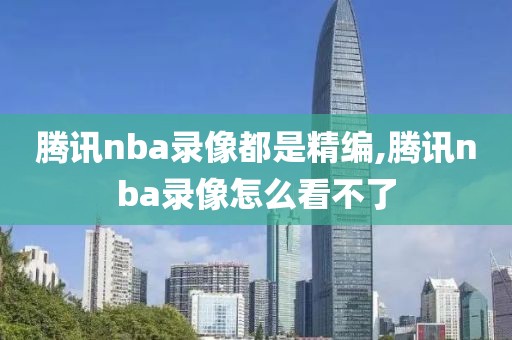 腾讯nba录像都是精编,腾讯nba录像怎么看不了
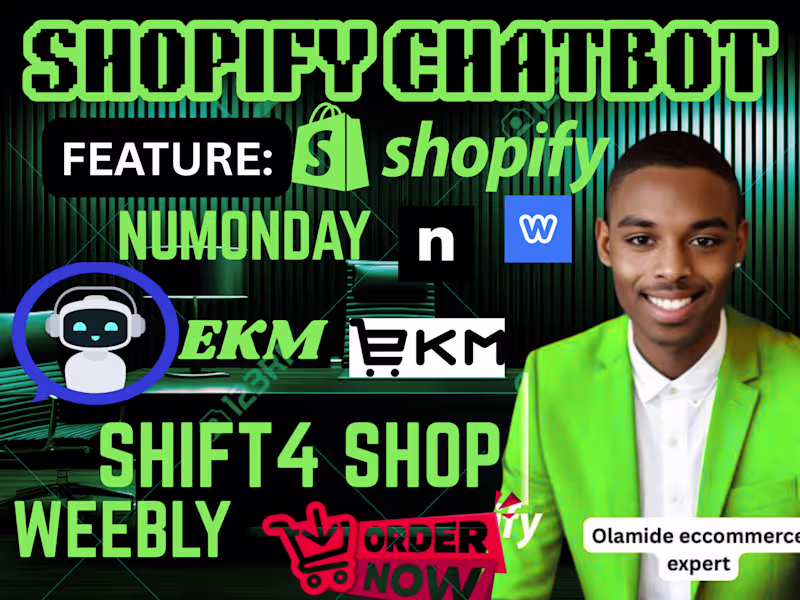 Cover image for i will do shopify chatbot Numonday ekm shift4shop weebly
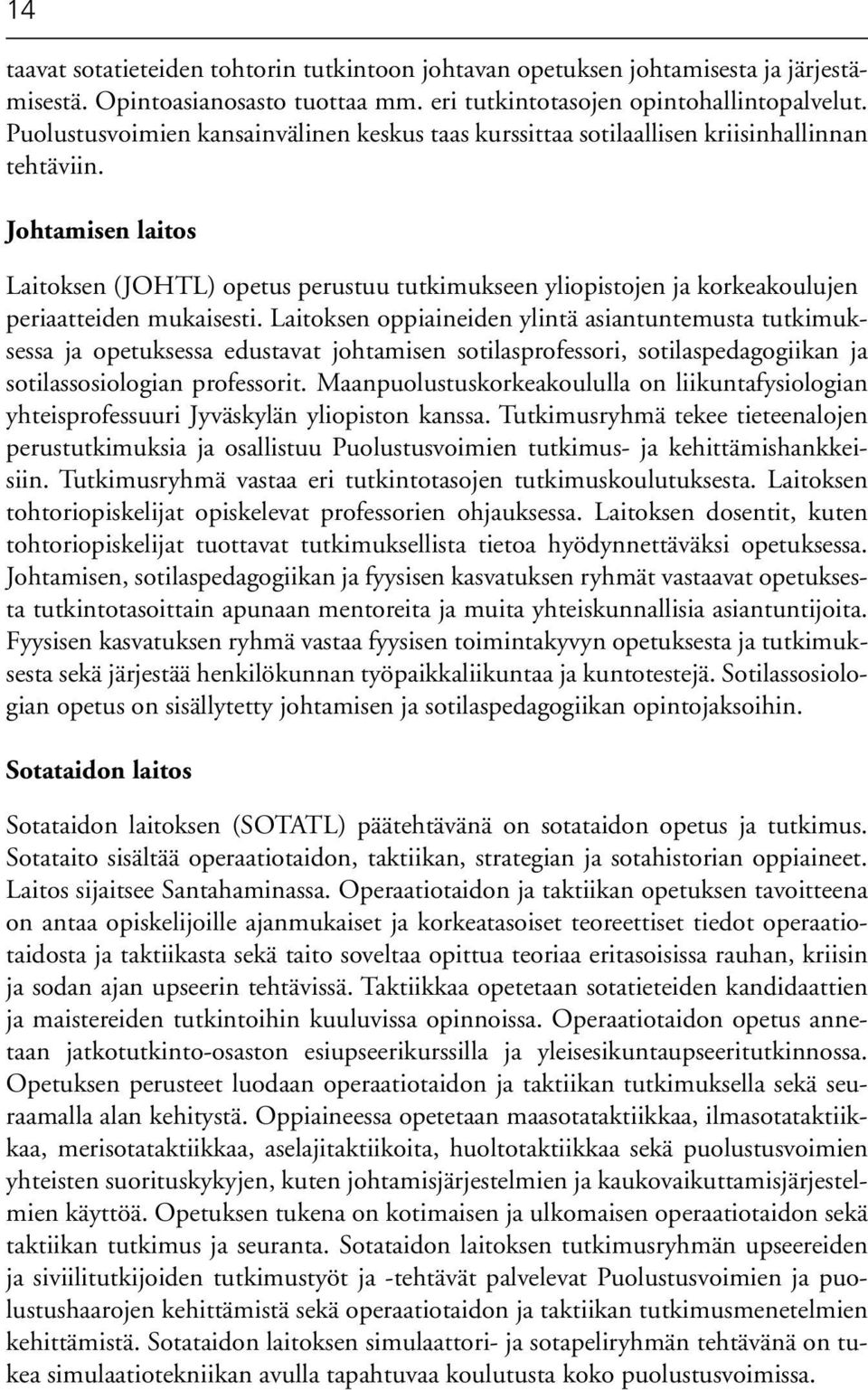 Johtamisen laitos Laitoksen (JOHTL) opetus perustuu tutkimukseen yliopistojen ja korkeakoulujen periaatteiden mukaisesti.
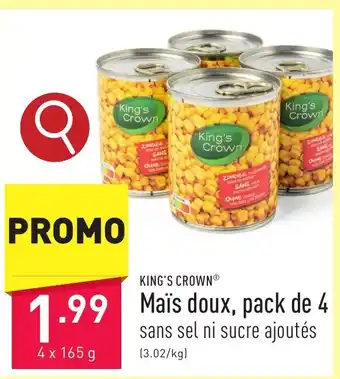 ALDI KING'S CROWN Maïs doux, pack de 4 x 165g aanbieding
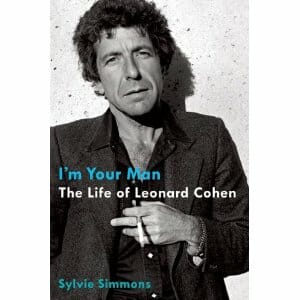 I’m Your Man: The Life of Leonard Cohen by Sylvie Simmons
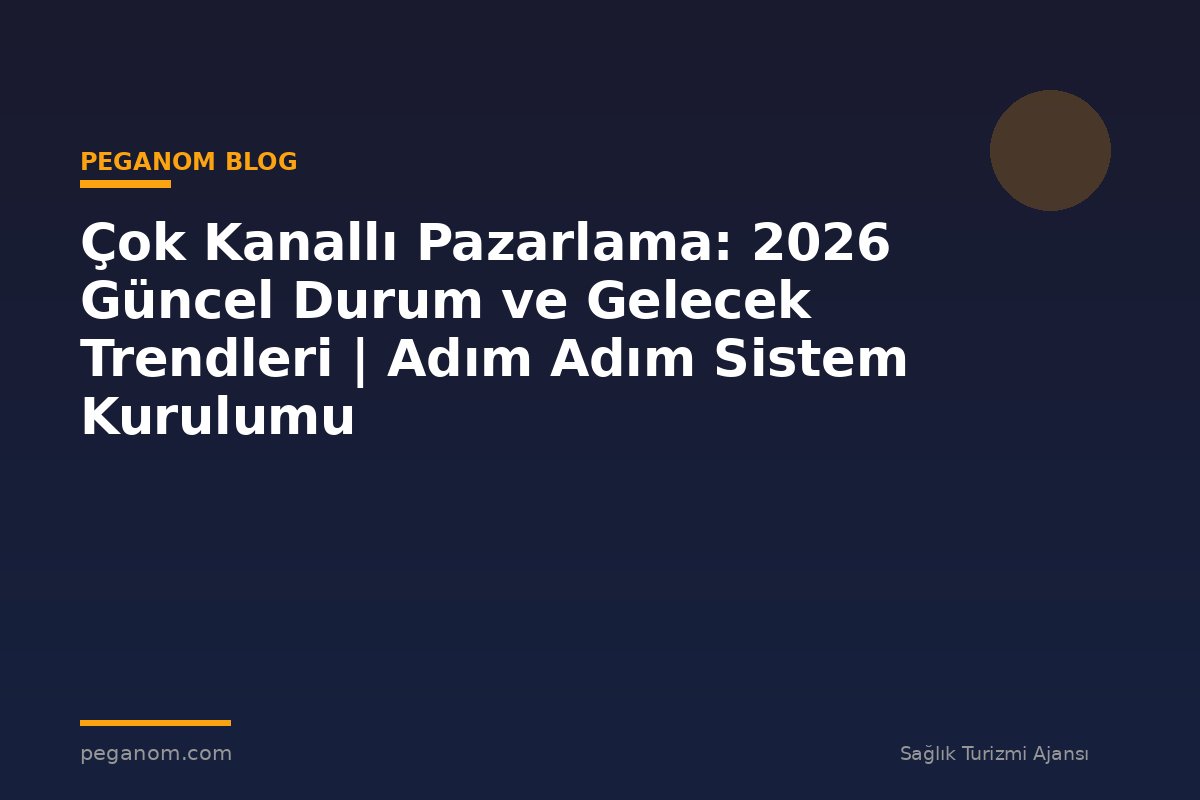 Çok Kanallı Pazarlama: 2026 Güncel Durum ve Gelecek Trendleri | Adım Adım Sistem Kurulumu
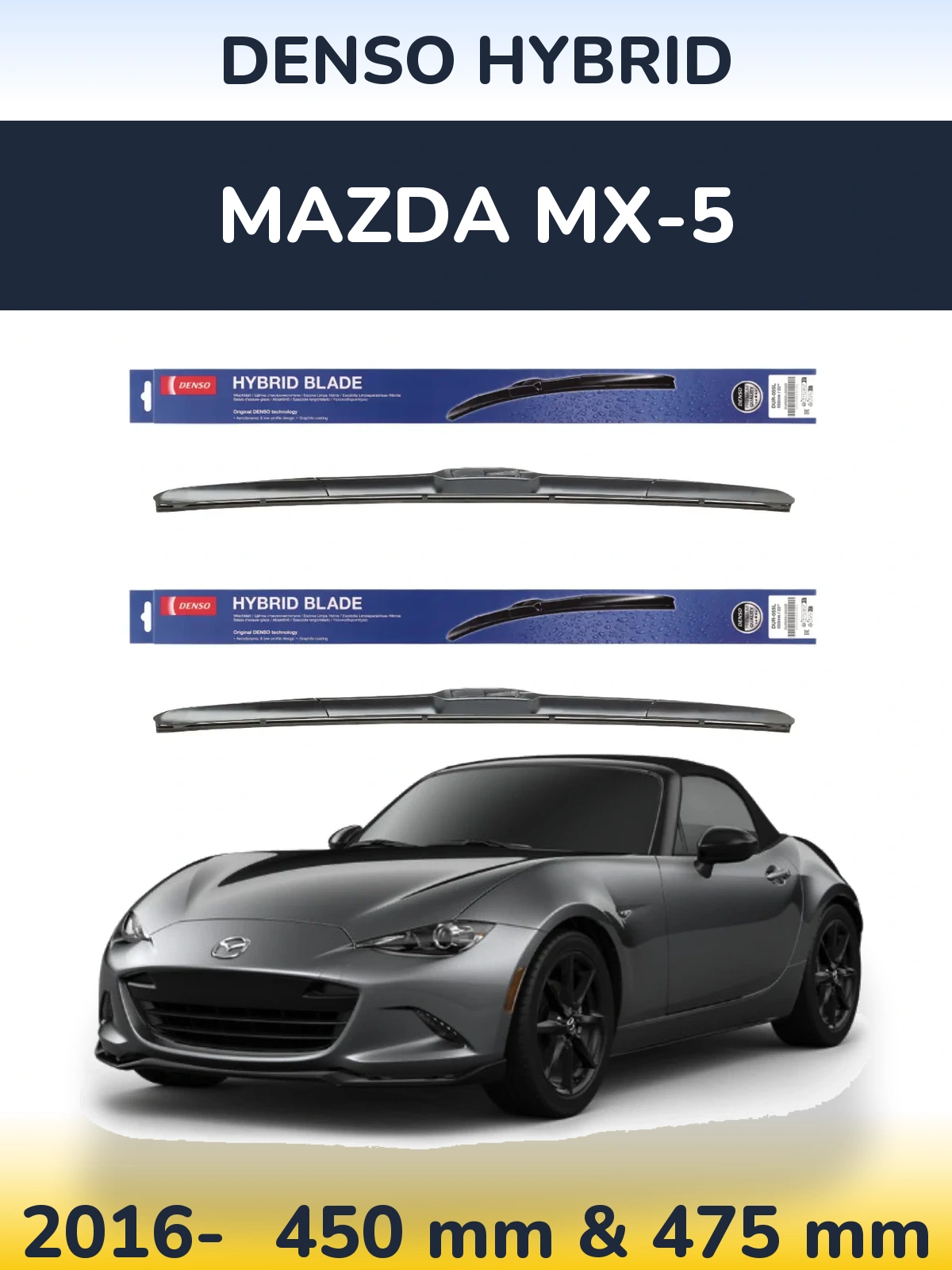 Sada předních stěračů Denso Hybrid 450 a 475 mm pro Mazda MX-5 2016-2026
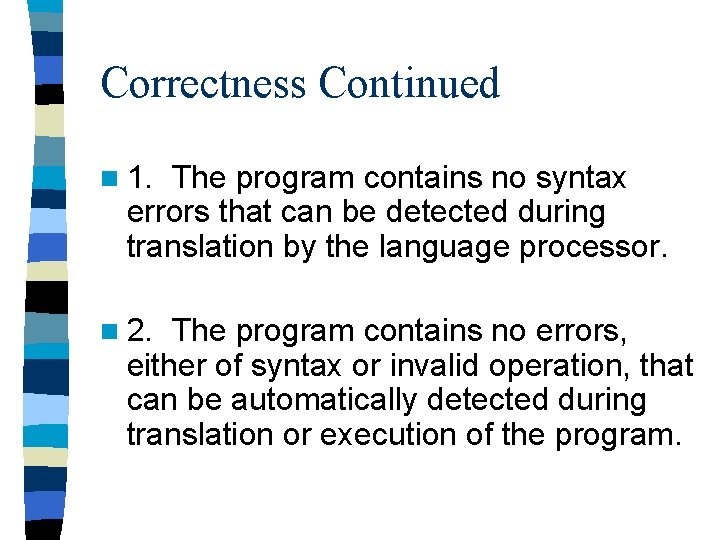 Correctness Continued n 1. The program contains no syntax errors that can be detected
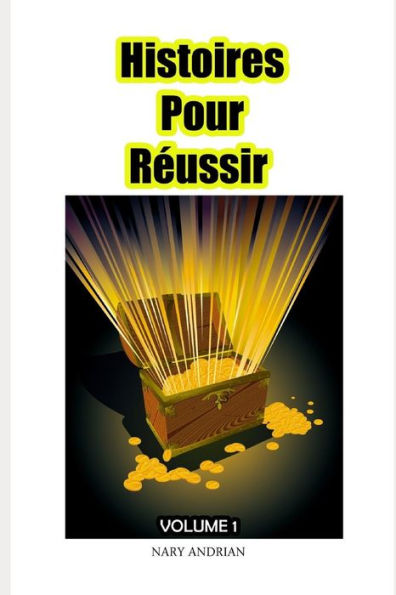 Histoires Pour Reussir Volume 1 (Histoires Inspirantes) (French Edition)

Exercise instructions ::
Starting with the line that contains "Johtamisen laitos Laitoksen" and finishing with the line that contains "Çok Kanallı Pazarlama: 2026", reproduce every line of the material above exactly, but not the pictures.

Exercise solution ::
 Johtamisen laitos Laitoksen (JOHTL) opetus perustuu tutkimukseen yliopistojen ja korkeakoulujen periaatteiden mukaisesti.
 ALDI KING'S CROWN Maïs doux, pack de 4 x 165g aanbieding
 I’m Your Man: The Life of Leonard Cohen by Sylvie Simmons
 Çok Kanallı Pazarlama: 2026 Güncel Durum ve Gelecek Trendleri | Adım Adım Sistem Kurulumu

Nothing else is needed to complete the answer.